Bischofberger Ivo · Ständerat · 2016-03-15
Bischofberger Ivo · Ständerat · Appenzell I.-Rh. · CVP-Fraktion · 2016-03-15
Wortprotokoll
Nun noch das vierte Geschäft aus unserer Kommission: Die Kommission Ihres Rates hat die am 10. Juni 2015 eingereichte Motion ebenfalls an ihrer Sitzung vom 15. Januar dieses Jahres vorberaten. Auch hier liegt Ihnen ein Bericht vor. Daraus ersehen Sie, dass Ihnen die Kommission ebenfalls einstimmig beantragt, die Motion anzunehmen. Warum? Zusammengefasst wird der Bundesrat mit der Motion beauftragt, einheitliche Rahmenbedingungen für Unternehmen beim Vollzug von Zielvereinbarungen oder Befreiungen bei der CO2-Abgabe und beim Netzzuschlag zu schaffen. Zudem wird der Bundesrat aufgefordert, Differenzen, die auf unterschiedlichen Systemgrenzen und Detailregulierungen in der Gesetzgebung - also im CO2-Gesetz, im Energiegesetz und anderen mehr - basieren, auf die neue CO2-Periode ab 2021 hin abzubauen und zu vereinfachen.
Der Bundesrat beantragt in seiner Stellungnahme vom 2. September 2015 ebenfalls die Annahme der Motion und erklärt sich bereit, für den Zeitraum nach 2020 für den Vollzug der Klima- und Energiegesetzgebungen im Kompetenzbereich des Bundes weitere Vereinfachungen und möglichst einheitliche Kriterien vorzuschlagen und dabei auch auf eine harmonisierte Umsetzung der kantonalen Grossverbrauchermodelle hinzuwirken.
Der Nationalrat folgte seinerseits dem Bundesrat und stimmte der Motion am 25. September 2015 ohne Gegenstimme zu.
Unsere Kommission hat sich mit der vorliegenden Thematik bereits in den Beratungen zur Energiestrategie 2050 auseinandergesetzt. Dabei zeigte sich Folgendes:
1. Viele Unternehmen wurden und werden bei der Anwendung respektive Umsetzung der geltenden und nicht selten äusserst komplizierten Vorschriften mit einem hohen Aufwand konfrontiert.

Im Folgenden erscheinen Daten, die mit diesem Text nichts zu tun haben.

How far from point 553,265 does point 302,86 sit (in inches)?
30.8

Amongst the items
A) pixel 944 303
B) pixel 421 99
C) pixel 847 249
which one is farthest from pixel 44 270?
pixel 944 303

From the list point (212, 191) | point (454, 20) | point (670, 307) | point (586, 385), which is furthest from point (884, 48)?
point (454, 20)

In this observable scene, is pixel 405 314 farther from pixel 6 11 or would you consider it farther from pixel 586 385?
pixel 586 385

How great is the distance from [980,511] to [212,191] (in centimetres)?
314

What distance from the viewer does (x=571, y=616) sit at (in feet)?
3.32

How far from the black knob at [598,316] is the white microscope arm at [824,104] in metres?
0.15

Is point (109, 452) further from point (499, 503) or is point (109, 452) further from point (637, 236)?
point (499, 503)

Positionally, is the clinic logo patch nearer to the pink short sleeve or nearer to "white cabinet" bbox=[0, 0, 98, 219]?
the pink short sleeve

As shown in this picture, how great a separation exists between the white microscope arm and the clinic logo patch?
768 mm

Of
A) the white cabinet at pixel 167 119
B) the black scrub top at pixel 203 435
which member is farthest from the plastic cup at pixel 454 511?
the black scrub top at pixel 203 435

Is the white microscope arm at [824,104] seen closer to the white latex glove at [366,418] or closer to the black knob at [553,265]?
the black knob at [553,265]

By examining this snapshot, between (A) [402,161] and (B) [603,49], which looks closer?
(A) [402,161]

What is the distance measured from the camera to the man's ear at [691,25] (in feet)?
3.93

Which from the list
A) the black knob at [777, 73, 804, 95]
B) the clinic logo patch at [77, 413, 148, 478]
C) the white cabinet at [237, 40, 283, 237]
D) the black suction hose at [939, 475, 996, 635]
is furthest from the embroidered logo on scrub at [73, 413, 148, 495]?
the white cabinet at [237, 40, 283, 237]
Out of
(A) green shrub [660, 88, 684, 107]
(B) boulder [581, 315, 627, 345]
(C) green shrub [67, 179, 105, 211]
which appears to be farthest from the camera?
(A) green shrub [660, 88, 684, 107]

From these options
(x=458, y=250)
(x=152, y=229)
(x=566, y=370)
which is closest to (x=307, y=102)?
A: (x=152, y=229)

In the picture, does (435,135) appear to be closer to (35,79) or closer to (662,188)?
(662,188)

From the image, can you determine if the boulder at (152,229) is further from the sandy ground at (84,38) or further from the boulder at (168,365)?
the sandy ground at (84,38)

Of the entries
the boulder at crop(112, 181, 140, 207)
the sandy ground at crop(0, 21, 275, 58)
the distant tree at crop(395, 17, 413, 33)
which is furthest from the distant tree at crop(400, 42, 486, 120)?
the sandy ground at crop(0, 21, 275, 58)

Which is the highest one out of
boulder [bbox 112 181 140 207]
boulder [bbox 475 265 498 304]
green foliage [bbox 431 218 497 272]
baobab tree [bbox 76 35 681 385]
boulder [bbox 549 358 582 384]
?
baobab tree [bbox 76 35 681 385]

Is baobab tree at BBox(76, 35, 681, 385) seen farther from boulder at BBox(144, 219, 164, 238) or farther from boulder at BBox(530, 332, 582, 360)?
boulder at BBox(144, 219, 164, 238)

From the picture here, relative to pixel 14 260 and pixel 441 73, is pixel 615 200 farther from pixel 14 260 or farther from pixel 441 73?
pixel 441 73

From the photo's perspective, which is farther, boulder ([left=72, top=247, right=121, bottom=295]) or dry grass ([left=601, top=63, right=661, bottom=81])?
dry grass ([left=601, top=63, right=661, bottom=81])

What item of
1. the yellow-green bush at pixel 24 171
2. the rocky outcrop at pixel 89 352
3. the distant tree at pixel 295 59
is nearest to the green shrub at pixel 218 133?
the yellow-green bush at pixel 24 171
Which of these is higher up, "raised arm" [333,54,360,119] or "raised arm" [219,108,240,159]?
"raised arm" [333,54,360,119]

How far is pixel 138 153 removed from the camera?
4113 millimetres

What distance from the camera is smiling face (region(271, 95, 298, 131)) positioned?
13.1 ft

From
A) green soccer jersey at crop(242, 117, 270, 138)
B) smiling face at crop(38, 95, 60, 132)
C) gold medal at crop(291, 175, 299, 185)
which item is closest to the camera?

2. Im Rahmen des geltenden Rechts wurden zwar bereits verschiedene Vereinfachungen vorgenommen, dennoch besteht mit Blick auf den Vollzug der Klima- und Energiegesetzgebung nach 2020 weiterer Handlungsbedarf, speziell auch in Bezug auf die damit verbundene Koordination zwischen den Bundesämtern BFE respektive Bafu und den Kantonen. Das klare Ziel ist eine harmonisierte Umsetzung der kantonalen Gesetzgebung, sei das im Bereich der Zuständigkeiten, der einheitlichen Kriterien oder schliesslich deren Handhabung.
Mit dem Antrag, die vorliegende Motion anzunehmen, will die Kommission einstimmig dokumentieren, dass sie eine möglichst schnelle Umsetzung wünscht und dementsprechend die bereits laufenden Arbeiten und die in Aussicht gestellten Änderungen explizit unterstützt.
In diesem Sinne bitte ich Sie, die Motion anzunehmen.